Her yeri Yunan’a kurdurabiliyorsunuz da neden birkaç yerin kuruluşunu da Türklere yakıştıramıyorsunuz. Üstelik adayı Türkler kurdu da denmiyor. Yerleşimden söz ediliyor yalnız.
Her yeri, topu topu “birkaç bin kişilik Yunan”a mal ederken “Hah hah!” yok da Herodot’un bile yeryüzünün en kalabalık iki halkından biri olarak söz ettiği Türkler ortaya çıkınca mı var?
De gedin len, de gediverin şu tarihin üstünden.
Bugünün bilimcicikleri şimdi dalga geçecek bir konu daha bulmuş olacaklar. Hani bir dönem, ne bir dönemi, bugün bile bizde moda olan, “Hah, haaaa! Orayı da Türkler mi kurmuş? Kah kah kah” seslerini duyar gibiyim.
Oysa “Oğuz Boyları”na ait damgaların; Küçük Asya, Avrupa ve dünyanın birçok yerinde bulunması, bu yazılarla ilgili zamanlama ölçümlemelerinin de çok çok eskileri göstermesi bu tezi mümkün kılıyor.
Marmara Adası’na yerleşen bu insanların, Traklardan olduğu söylenen ve Ada’nın hemen karşı kıyısında yani Marmara Denizi’nin çevresine yayılmış hâlde yurtlanmış bulunan “Kainoi”lar olma ihtimali oldukça büyük. Tersi ise mantıksız…
Araştırın efendiler, hazıra konmaktan, yalan yanlış her şeye selam çakmaktan vazgeçin.
Tarihin sularına, bir tutam tuz da siz bırakın.
Adayı; Yunanlılarla onların onulmaz hayranlarından kurtardık ya, bir de yorum bırakalım tarihe…
Bence en doğru söylem şu: Adaya verilen isimlerle ilgili belgelere daha çok Yunan kaynaklarında rastlıyoruz. Her şeyi Yunan kökenli göstermek için gerçekleri çarpıtmakta pek ustalar; yalnız yine de şu kaydetme titizlikleri için, onlara saygı göstermek, içtenlikle teşekkür etmek gerek.

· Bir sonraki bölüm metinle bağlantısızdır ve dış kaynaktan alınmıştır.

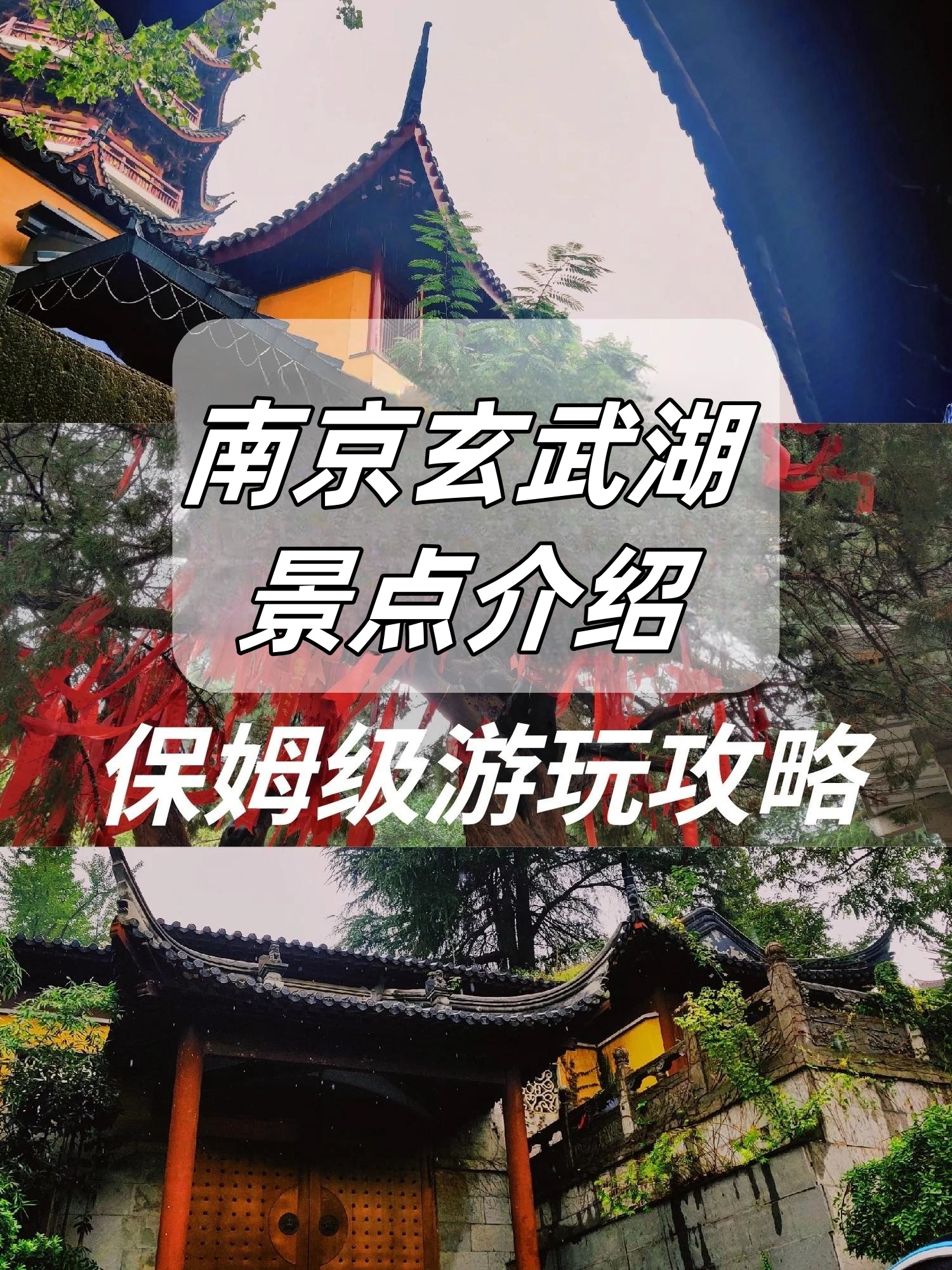 南京玄武湖景点介绍 我发.@青青的旅行日记的动态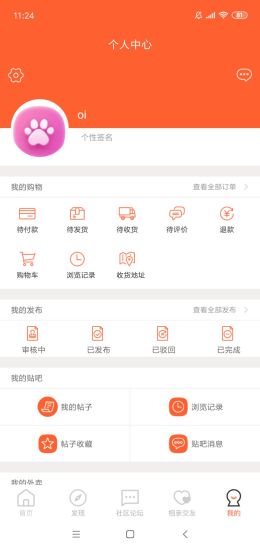 七彩云南 v10.6.2 最新版 3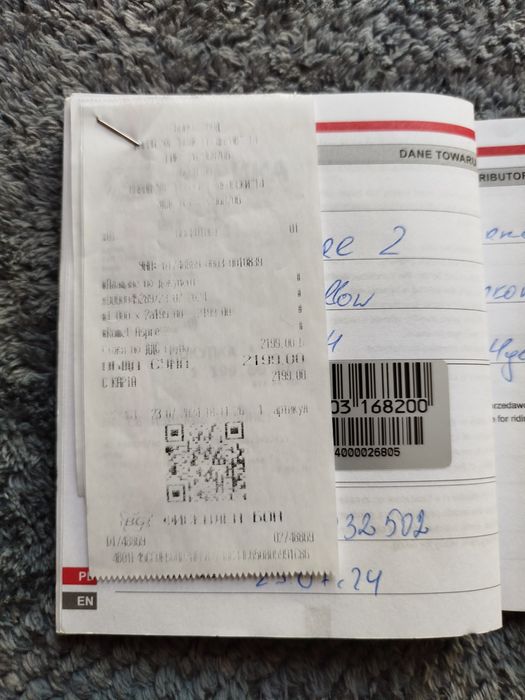 Romet Aspre 2 с гаранция до 23.07.2026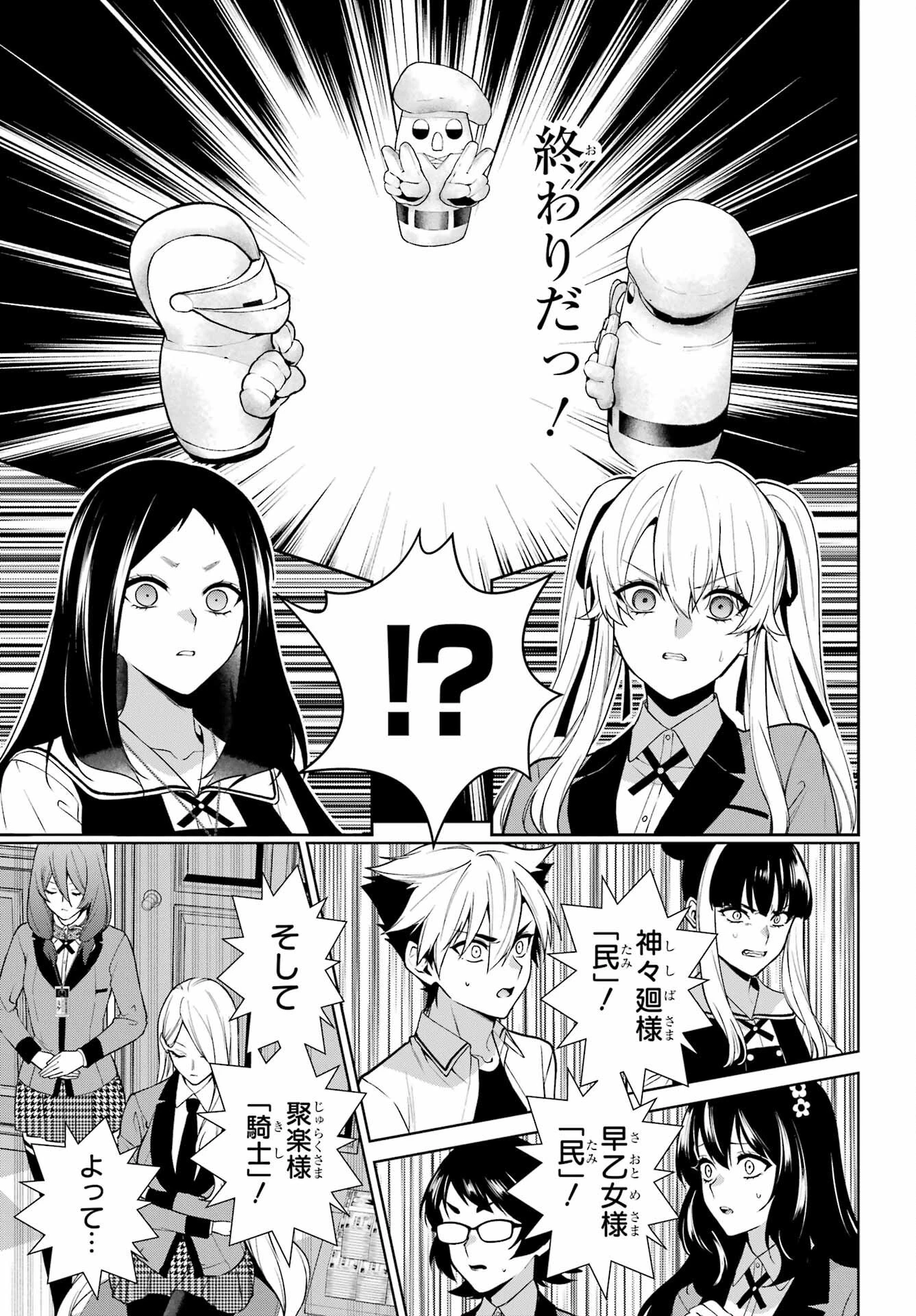 賭ケグルイ 第80話 - 11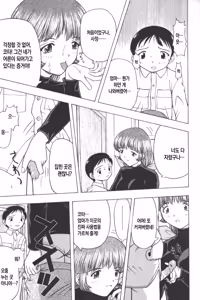 Page 176 of Mother Fucker 2 - preview thumbnail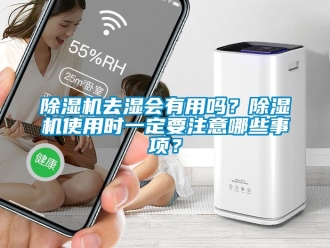 行业新闻除湿机去湿会有用吗？除湿机使用时一定要注意哪些事项？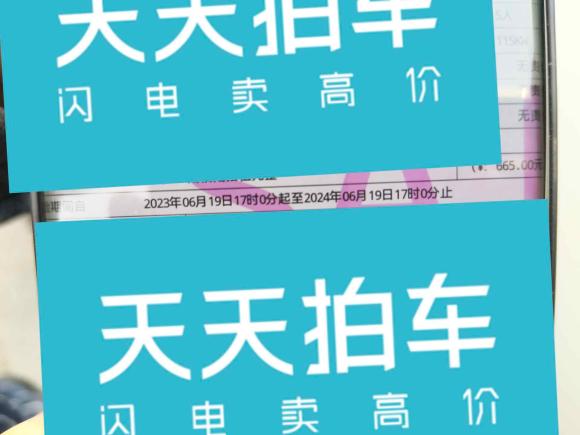 [杭州·浙A] 二手奇瑞瑞虎72020款 1.5T CVT精英型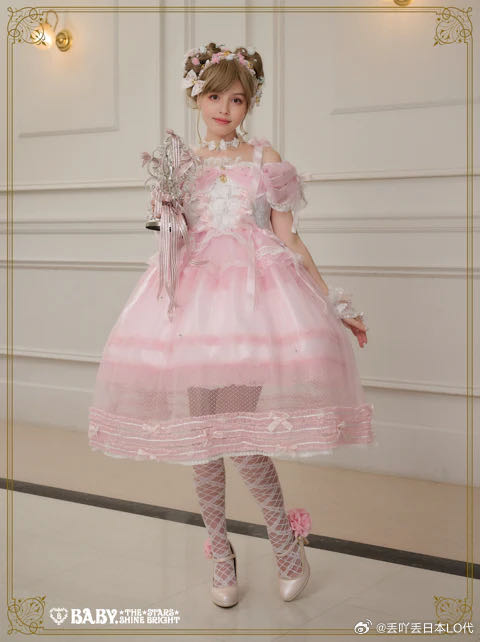 BABY L’Aurore ferique 神奇的极光jsk（2024）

İsmi de öyle uydurmuşlar ki geyik dolu ada onların dilinden geyik adası oluvermiş. Yani, Prokonnesos’tan Prokonnisos’a giden yol çok kısa…
Kendilerinden önceki uygarlıkların izlerini yok etmek için çok uğraşmışlar.
Haklarındaki; çarpıtma, hatta kanıtları yok etme iddiaları gerçekse çok çirkin. İnanmak istenmese de yakın tarihlerdeki Türk izlerini yok etmek için sarf ettikleri müthiş çabaları düşününce, inanmamak aptallıkmış gibi geliyor insana…
Yunanlılar darılmasınlar bana. Amacım doğruları ve doğru bildiklerimi yazmak. Biraz da kendi tarihlerini yazan bilimcilerine kızsınlar. Onlar da her şeye sakız, her yemeğe maydanoz olmasalarmış.
Bir sorum daha olsa kızmazsınız değil mi?
Odrusları sormuş ve karşılığınızı beklemeden sabırsızlıkla cevaplamıştım ya! İşte ondan sonra bir de Kainoi boyu size neyi hatırlatıyor desem ayıp mı olur? Yalnız bu kez sabredeceğim. Cevabını çok zaman sonra yine bu kitabın ilerleyen sayfalarında vermek nasip olur inşallah.